**DIRECTIONS:**
What you submit must be an exact copy of the listing below, with no images in it.

**RAW DATA:**
# # # # #
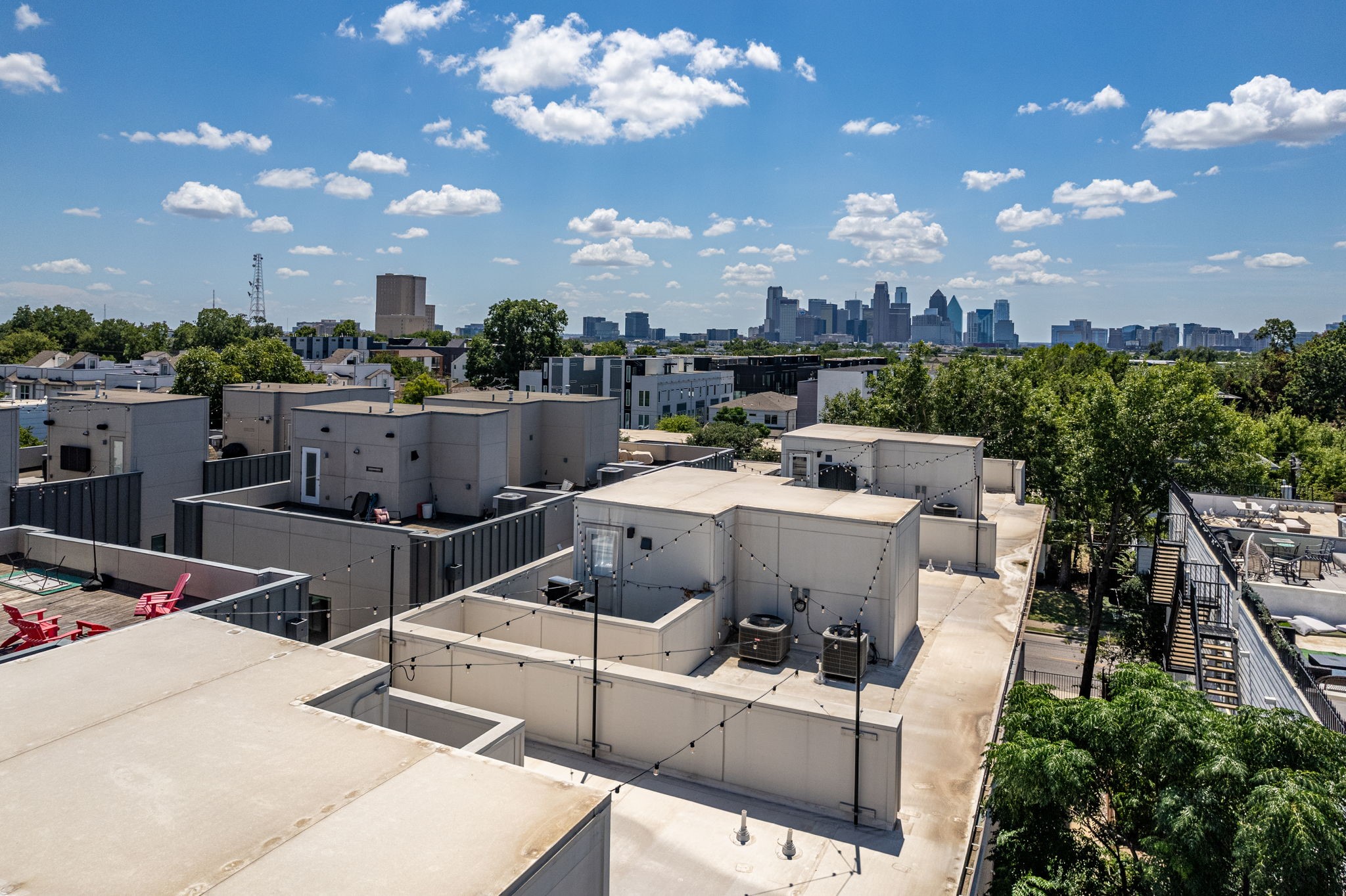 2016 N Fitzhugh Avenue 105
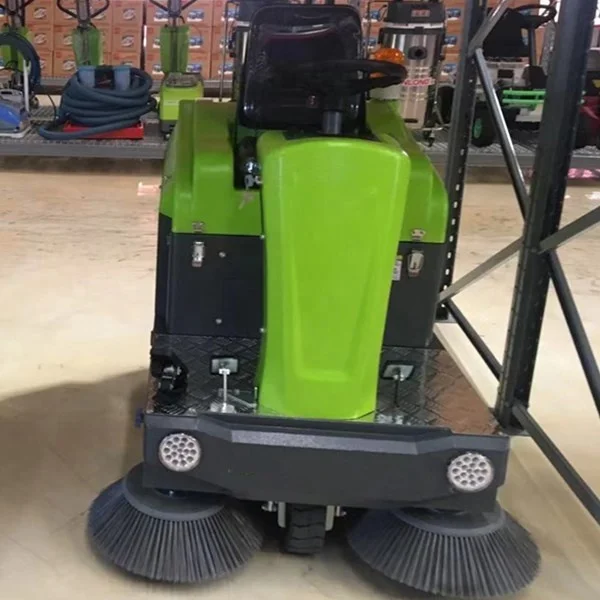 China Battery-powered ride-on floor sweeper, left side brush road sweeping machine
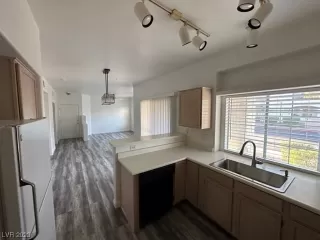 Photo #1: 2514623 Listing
# # # # #
**ANSWER FOR THIS EXERCISE:**
 2016 N Fitzhugh Avenue 105
 China Battery-powered ride-on floor sweeper, left side brush road sweeping machine
 Photo #1: 2514623 Listing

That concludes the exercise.